Environmental Justice: An Appreciation of Thurgood Marshall’s Outdoor Legacy
“During some of the darkest times in our nation’s history, when rights were denied, lives were threatened and African Americans knew they could not turn to their government for help, calls would go out to the NAACP. When the answer came, the words whispered in homes, churches and communities were enough to calm fears, lift despair, assuage anger and give enough hope to hold on a bit longer: “Thurgood’s coming.”
Stephanie J. Jones
By National Program Director Zoë Polk
Fifty years ago, Thurgood Marshall began his service as the first African American Supreme Court Justice. His appointment came after a breath of work devoted to dismantling the separate but equal doctrine. While his legacy is most often put in the context of school desegregation, police misconduct and voting rights, Thurgood Marshall also played a central role in enforcing African Americans’ right to #BlackJoy in the outdoors.
Separate But Equal
Marshall and his famous legal mentor Charles Houston were the primary architects of the legal strategy to end government enforcement of separate but equal policies. In Brown v. Board of Education, Marshall, at the time the Legal Director of the NAACP, argued that it is vital to the country and to the world that the Court affirm that Black children are not a danger to white children. He reminded the Court that the evidence of this fact is in outdoor recreation:
“Kids in Virginia and South Carolina…they play in the streets together, they play on their farms together, they go down the road together, they separate to go to school, they come out of school and play ball together. They have to be separated in school.” -Thurgood Marshall, arguing before the U.S. Supreme Court in 1953.
Marshall argued that separate but equal policies’ sole purpose was to keep the descendants of slaves as close to slavery as possible. Based on this rationale, the Court struck down school segregation. Marshall’s strategy was later employed by civil rights lawyers and community activists around the country to challenge separate but equal policies in swimming pools, parks, beaches, picnic sites and campgrounds.
Black Land Ownership
Before he became a Supreme Court Justice, Thurgood Marshall argued and won Mcghee v. Sipes (see Shelley v. Kraemer.) This case made restrictive covenants based on race in land deeds unenforceable. Before this case, African Americans saved hard earned money to invest into the American Dream of buying houses with a backyard where they could watch their children play safely. At the time, Black people were signing land deeds and later told that the sale was invalid. If they refused to leave, white neighbors could rely on the government to help forcibly remove them and had no recourse.
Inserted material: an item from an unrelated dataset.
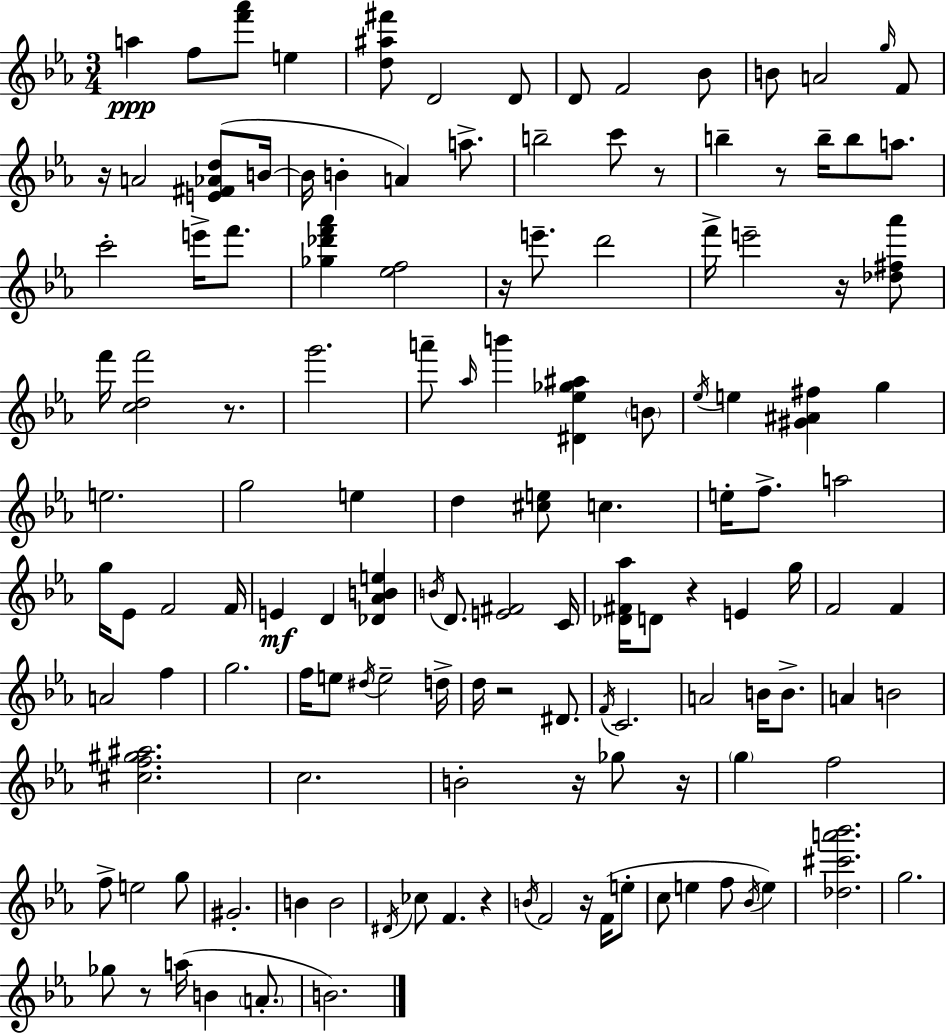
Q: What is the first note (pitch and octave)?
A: A5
Many Black people had their houses vandalized, bombed and their families terrorized until they left the neighborhood.
While the widespread use of racially restrictive covenants continued after the Supreme Court victory, white land owners could not leverage the government to enforce them. Moreover, the success of this case indicated to Marshall and the NAACP that Jim Crow’s days were numbered.
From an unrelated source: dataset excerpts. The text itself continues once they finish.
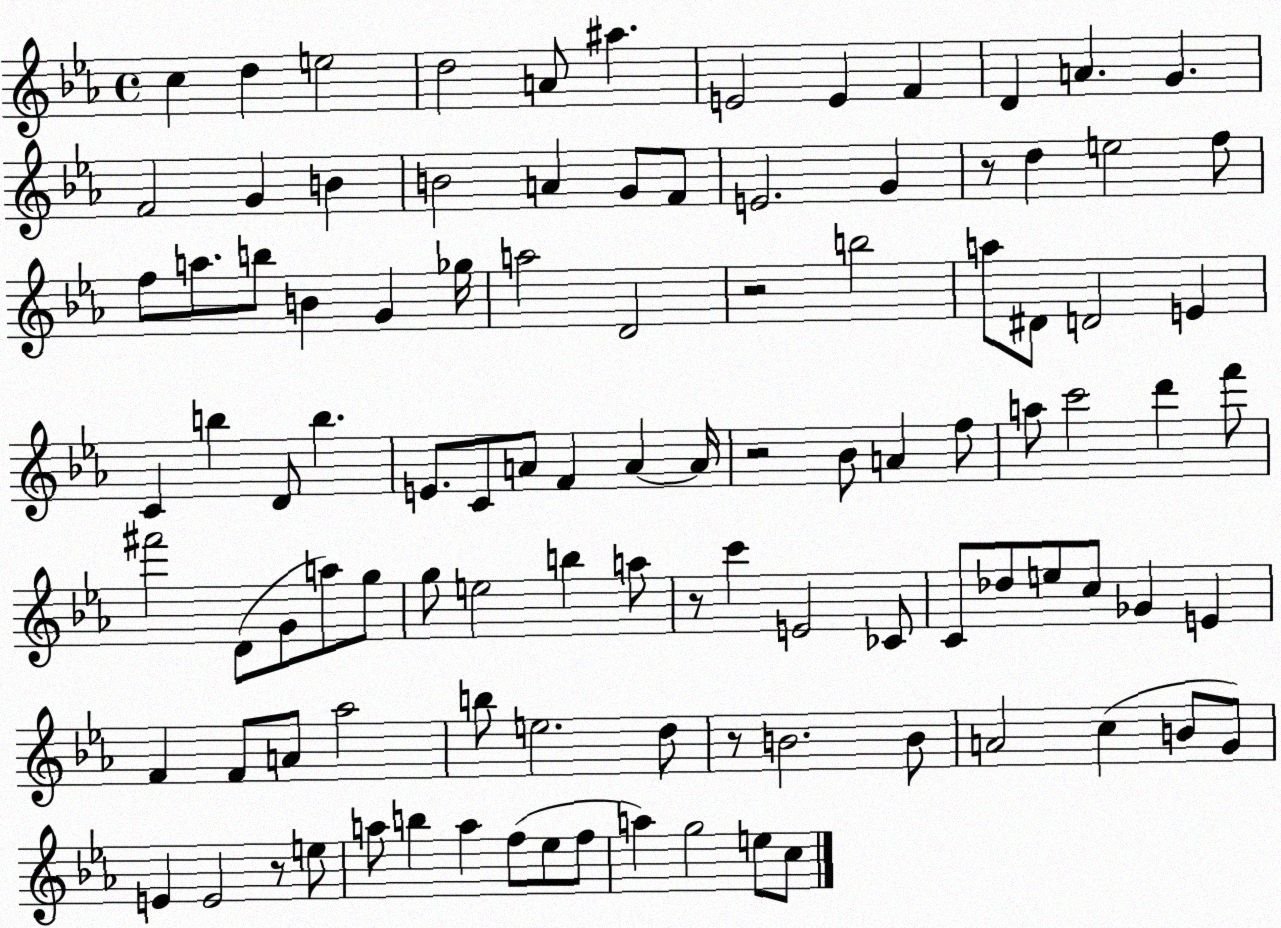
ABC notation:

X:1
T:Untitled
M:4/4
L:1/4
K:Eb
c d e2 d2 A/2 ^a E2 E F D A G F2 G B B2 A G/2 F/2 E2 G z/2 d e2 f/2 f/2 a/2 b/2 B G _g/4 a2 D2 z2 b2 a/2 ^D/2 D2 E C b D/2 b E/2 C/2 A/2 F A A/4 z2 _B/2 A f/2 a/2 c'2 d' f'/2 ^f'2 D/2 G/2 a/2 g/2 g/2 e2 b a/2 z/2 c' E2 _C/2 C/2 _d/2 e/2 c/2 _G E F F/2 A/2 _a2 b/2 e2 d/2 z/2 B2 B/2 A2 c B/2 G/2 E E2 z/2 e/2 a/2 b a f/2 _e/2 f/2 a g2 e/2 c/2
It also paved the way for Black Americans to become land owners and create wealth that could be passed down to future generations.
Outdoor Afro uplifts and honors Black History every day of the year. Since 2017 marks the 50th Anniversary of Thurgood Marshall’s historic appointment to the Supreme Court, we are spending this February reflecting on his impact in our work. Across the country, Outdoor Afro leaders from Boston to Charleston to St. Louis to Bay Area California, will lead nature walks, snow shoe events, and hikes in public parks that were once segregated. We will invite discussions on the impact that Justice Marshall had on our own families’ neighborhood mobility and land ownership. We will talk to our parents, grandparents and elders about how they experienced public lands during Jim Crow and in the early days of desegregation.
We will hold space and gratitude for Thurgood Marshall.